Es justamente en el criterio de valor de Marx que Böhm-Bawerk detecta la primera inconsistencia. Se devela, así, que el valor no es intrínseco a las cosas, sino que parte de las valoraciones subjetivas de quienes demandan dichas cosas. En efecto, todo intercambio se llevará a cabo en tanto y en cuanto quienes son parte de ese acto valoran menos aquello que ceden que lo que obtienen, de lo contrario no habría voluntad de intercambiar ni necesidad.
Asimismo, tampoco es cierto que solo aquellos bienes que nacen producto del trabajo sean los que llevaran consigo valor alguno, sino que hay bienes que son naturales y que aún así tienen valor.
Ya habiendo desglosado algunas de las ideas de Marx respecto al valor gracias a las intervenciones de Bawerk, es que podemos abordar de lleno la idea de plusvalía que esta tan vigente en nuestros días y que el solo hecho contrariarla pareciera ser sinónimo de delinquir.

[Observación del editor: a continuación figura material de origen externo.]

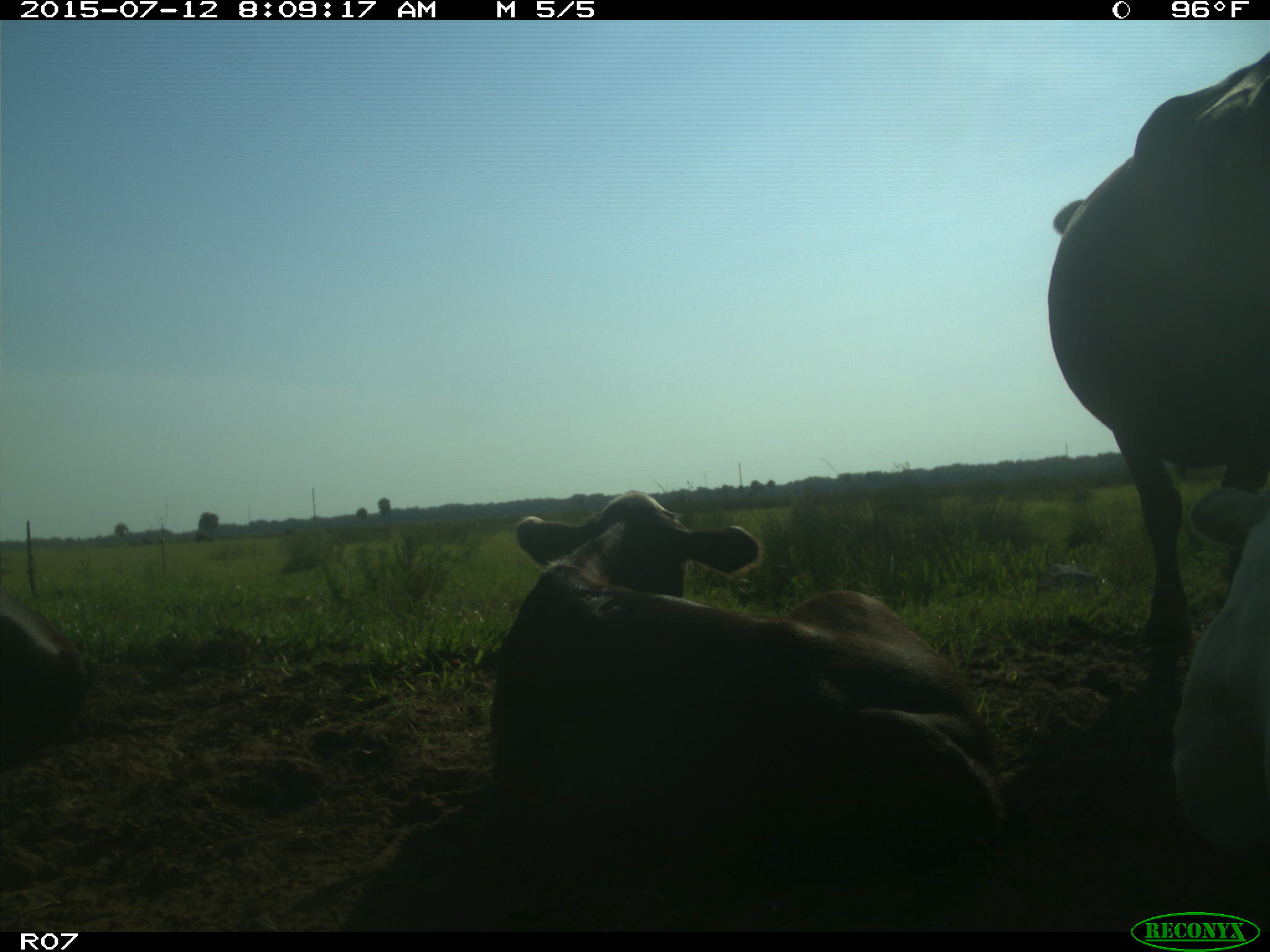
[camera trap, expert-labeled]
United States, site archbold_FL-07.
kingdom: Animalia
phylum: Chordata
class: Mammalia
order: Artiodactyla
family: Bovidae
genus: Bos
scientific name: Bos taurus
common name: domestic cow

Visto que Marx parte de una premisa errónea para formular su idea global, es que llega a otro puerto inseguro: la plusvalía. Este es su punto de partida para sostener que el coste de producción no es ni más ni menos que el coste de supervivencia del trabajador. Con esto quería dejar constancia de que si por ejemplo un obrero trabajaba ocho horas, tan solo se le retribuirían solo dos y la diferencia se la apoderaría el capitalista.

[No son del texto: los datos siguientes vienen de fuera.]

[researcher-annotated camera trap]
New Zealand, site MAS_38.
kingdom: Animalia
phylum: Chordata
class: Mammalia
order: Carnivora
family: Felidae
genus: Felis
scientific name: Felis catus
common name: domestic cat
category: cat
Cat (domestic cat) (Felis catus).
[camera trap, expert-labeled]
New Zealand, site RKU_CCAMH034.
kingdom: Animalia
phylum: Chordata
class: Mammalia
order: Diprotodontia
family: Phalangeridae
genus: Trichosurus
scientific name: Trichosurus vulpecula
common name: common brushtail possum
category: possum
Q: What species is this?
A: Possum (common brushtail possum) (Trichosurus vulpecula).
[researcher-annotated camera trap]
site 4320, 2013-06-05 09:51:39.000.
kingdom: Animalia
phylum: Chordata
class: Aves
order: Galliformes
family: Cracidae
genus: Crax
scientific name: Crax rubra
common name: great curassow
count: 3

Así es como Karl Marx incurre en gruesos errores de concepto que luego terminarían por derribar su teoría. Bawerk lo evidencia arguyendo que el empresario no puede explotar al trabajador por la sencilla razón que los bienes o mercaderías no se valoraban por su costo de producción sino por lo que la gente esta dispuesta a pagar por ellas. Prosigue su refutación, entonces, denotando el problema temporal que no concibió el alemán a la hora de formular su desafortunada teoría. El empresario restringe sus gastos a bienes de consumo y ahorra e invierte sus fondos para la obtención de factores de producción en aras de vender los productos que vaya a fabricar, con lo cual el pago a los trabajadores se da por adelantado incluso antes que lleguen los bienes producidos al mercado. De esa diferencia de tiempo en la que se ve envuelto el empresario es que nace el interés del que gozará éste y que se denominará “beneficio capitalista”. Nada ilógico si tomamos en cuenta que no es lo mismo el valor de un bien hoy que mañana. De modo que se hace inconsistente el teorema de la explotación habida cuenta que el capitalista incurre en un gasto, como puede ser el salario de los trabajadores, sin saber si podrá vender los productos que tendrá estoqueados. En sencillas palabras, exime al empleado del riesgo que si asumirá él.
Ya habiendo notado las contradicciones que tuvo en su primer volumen de Das Kapital (1867), Marx confiesa sobre la plusvalía: “Esta ley se halla; manifiestamente, en contradicción con toda la experiencia basada en la observación vulgar”. Así es como el autor daba por concluido que la plusvalía no se originaba a partir del capital en giro tal como creía.
No obstante esto, promete una solución a su error pero fallece sin poder cumplirlo.
Por supuesto que los arquitectos de la historia en contubernio con las sucesivas dirigencias políticas han hecho caso omiso de esto, en gran parte, sospecho, porque son las “lindas” palabras de Karl Marx, decoradas también por sus seguidores marxistas, las que consiguen apaciguar a las masas. Les dan su razón de ser y su sentido: la confrontación.